Bunun ne ölçüde mümkün olacağını söyleyemem.

Paşinyan, birkaç gün önce Erivan’ın merkezinde açılışı yapılan “Nemesis” heykelinin etrafındaki kargaşayı bu konu çerçevesinde değerlendiriyor.

Milletvekili Tadevos Avetisyan, Ermenistan’ın, Türkiye’nin taleplerine ne ölçüde boyun eğeceğini ve heykeli kaldırmaya hazır olup olmayacağını veya hava sahasının blokajının kaldırılması veya yeniden açılması karşılığında ekonomik çıkar için başka hangi bedeli ödeyebileceğimizi sordu.

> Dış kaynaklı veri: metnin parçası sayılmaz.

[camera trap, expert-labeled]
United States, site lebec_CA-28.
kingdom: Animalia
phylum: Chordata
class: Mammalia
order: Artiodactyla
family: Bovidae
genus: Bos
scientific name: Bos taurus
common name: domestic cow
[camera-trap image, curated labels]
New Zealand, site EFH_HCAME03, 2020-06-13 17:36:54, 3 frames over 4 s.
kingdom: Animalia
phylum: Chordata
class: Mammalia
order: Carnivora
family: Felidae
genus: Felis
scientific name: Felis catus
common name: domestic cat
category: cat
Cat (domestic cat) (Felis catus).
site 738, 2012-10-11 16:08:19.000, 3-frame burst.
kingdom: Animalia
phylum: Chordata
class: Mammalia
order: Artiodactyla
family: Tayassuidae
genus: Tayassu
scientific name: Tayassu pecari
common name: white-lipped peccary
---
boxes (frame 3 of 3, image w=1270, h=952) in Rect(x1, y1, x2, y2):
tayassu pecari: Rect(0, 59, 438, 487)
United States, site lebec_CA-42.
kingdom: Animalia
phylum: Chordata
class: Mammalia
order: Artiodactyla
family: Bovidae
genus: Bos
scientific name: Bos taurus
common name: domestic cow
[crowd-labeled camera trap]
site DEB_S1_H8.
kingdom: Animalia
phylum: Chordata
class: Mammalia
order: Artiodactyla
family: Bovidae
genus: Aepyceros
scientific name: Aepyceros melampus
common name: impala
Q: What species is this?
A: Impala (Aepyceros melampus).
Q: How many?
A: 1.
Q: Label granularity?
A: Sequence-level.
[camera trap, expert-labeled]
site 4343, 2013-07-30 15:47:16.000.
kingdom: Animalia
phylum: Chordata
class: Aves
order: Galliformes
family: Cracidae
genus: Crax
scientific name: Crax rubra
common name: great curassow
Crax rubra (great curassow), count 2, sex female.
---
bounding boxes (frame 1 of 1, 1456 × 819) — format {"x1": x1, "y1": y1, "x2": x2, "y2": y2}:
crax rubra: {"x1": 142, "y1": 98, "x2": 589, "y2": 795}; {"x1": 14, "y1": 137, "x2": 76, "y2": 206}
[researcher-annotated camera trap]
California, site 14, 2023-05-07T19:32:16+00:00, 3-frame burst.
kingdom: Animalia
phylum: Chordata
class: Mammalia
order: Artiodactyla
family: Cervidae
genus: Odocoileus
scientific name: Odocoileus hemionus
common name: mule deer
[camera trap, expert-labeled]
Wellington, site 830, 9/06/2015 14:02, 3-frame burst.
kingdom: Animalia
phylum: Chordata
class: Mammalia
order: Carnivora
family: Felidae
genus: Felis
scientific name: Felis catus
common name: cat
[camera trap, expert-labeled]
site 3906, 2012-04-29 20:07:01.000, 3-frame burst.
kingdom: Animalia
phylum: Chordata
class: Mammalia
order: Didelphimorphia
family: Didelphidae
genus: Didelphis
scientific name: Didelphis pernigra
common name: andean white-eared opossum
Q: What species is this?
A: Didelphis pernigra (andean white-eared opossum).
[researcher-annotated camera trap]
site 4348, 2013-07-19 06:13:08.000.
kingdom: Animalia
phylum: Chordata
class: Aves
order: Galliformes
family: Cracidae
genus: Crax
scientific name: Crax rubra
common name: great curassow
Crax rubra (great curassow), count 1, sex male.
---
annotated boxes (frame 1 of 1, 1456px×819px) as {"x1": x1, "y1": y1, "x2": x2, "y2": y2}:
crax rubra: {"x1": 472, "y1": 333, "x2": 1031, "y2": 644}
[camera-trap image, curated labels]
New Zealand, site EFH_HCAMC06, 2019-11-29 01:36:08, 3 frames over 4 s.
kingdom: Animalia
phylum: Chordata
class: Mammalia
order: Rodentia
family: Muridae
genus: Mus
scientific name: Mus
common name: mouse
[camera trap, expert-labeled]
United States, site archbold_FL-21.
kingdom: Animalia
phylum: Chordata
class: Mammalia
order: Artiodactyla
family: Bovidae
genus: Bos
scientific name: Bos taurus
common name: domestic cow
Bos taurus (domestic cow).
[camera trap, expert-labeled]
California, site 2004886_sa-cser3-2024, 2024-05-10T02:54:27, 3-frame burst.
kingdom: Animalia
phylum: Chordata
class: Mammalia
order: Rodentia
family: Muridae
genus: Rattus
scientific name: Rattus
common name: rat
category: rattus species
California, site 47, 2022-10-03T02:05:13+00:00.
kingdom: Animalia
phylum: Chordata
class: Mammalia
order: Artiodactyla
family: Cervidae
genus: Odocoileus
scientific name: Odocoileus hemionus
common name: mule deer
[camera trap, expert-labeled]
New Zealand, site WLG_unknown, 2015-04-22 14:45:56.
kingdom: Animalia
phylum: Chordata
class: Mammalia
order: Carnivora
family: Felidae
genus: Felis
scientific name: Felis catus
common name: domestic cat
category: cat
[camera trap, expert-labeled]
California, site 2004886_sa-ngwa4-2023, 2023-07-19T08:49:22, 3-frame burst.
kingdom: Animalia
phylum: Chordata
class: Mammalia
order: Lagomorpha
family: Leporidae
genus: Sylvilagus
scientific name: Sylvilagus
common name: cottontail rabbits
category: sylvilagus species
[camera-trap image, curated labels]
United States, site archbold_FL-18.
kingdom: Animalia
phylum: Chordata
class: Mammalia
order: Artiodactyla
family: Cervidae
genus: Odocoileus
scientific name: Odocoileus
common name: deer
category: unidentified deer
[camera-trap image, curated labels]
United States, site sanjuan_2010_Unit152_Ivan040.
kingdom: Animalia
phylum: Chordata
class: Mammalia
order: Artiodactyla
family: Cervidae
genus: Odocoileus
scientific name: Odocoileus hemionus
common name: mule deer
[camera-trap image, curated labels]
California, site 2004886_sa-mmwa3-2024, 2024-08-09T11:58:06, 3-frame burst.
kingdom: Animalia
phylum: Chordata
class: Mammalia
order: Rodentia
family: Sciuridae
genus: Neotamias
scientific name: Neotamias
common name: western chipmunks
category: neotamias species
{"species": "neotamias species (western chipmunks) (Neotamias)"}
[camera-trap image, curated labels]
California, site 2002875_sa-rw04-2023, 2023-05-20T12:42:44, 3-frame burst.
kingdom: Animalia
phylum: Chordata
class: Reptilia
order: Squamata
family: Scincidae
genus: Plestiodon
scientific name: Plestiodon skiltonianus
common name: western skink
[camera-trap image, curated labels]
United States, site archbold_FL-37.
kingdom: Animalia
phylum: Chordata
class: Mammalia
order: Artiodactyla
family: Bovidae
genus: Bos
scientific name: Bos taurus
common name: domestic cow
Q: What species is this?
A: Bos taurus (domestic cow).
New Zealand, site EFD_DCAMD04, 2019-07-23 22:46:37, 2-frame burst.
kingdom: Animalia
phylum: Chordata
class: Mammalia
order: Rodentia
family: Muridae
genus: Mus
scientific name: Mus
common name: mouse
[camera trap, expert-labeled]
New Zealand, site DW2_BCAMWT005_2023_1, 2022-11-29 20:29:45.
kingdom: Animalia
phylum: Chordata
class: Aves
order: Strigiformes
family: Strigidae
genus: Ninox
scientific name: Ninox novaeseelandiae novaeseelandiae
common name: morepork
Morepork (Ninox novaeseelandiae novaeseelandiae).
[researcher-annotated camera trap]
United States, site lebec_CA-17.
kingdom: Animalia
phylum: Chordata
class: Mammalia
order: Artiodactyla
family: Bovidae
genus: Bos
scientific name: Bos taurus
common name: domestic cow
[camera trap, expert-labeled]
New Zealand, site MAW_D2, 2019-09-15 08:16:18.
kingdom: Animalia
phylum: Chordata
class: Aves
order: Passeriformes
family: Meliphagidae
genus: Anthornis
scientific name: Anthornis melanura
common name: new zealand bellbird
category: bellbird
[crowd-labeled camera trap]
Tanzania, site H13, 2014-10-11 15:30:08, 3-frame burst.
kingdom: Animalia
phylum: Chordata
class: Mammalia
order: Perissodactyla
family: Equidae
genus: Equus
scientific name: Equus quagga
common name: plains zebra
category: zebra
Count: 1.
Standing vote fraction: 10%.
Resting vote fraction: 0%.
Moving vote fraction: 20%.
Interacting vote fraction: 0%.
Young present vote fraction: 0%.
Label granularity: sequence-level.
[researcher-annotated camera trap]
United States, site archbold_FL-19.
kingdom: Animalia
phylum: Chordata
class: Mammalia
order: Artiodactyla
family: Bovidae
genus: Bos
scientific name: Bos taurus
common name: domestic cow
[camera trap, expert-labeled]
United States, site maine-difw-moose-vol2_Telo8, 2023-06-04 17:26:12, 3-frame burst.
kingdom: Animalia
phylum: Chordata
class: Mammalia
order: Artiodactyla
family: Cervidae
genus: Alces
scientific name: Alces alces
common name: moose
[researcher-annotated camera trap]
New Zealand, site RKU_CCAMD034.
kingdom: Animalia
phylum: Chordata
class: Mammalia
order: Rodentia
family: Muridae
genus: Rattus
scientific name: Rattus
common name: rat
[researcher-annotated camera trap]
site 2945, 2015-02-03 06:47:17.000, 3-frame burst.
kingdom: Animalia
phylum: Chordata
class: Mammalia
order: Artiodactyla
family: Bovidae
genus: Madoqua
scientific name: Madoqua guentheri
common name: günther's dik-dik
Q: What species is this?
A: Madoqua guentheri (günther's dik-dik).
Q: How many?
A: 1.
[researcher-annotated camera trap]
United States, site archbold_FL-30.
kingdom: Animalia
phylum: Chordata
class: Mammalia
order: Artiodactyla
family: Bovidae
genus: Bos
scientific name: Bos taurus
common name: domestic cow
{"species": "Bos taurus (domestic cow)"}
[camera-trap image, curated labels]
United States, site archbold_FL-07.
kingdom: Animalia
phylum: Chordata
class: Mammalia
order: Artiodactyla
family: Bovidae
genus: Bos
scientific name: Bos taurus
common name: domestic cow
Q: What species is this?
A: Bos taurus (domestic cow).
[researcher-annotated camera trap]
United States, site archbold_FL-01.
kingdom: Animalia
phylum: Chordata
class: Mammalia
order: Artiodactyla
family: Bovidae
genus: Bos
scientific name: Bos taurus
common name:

“Egemen bir devlet açısından pek anlayamıyorum, böyle düşünürsek, sözde ekonomik çıkarlar elde etmek için sürekli tavizler vermek zorunda kalırsak, şöyle bir durum elde edilir: Kemal Paşa’nın heykelini dikelim, Türkiye bize ayrıcalıklı ticaret rejimi versin.

Böyle olmaz.

Türkiye’den iki kuruşluk mal getiren birkaç kişinin birkaç kuruş kar veya süper kazanç elde etmesi için egemenliğimizden ve milli çıkarlarımızdan mı vazgeçelim?

Böyle bir şey olamaz.”

Başbakanın “Nemesis” konusunda kısa ve net bir “evet” veya “hayır” yanıtı yok.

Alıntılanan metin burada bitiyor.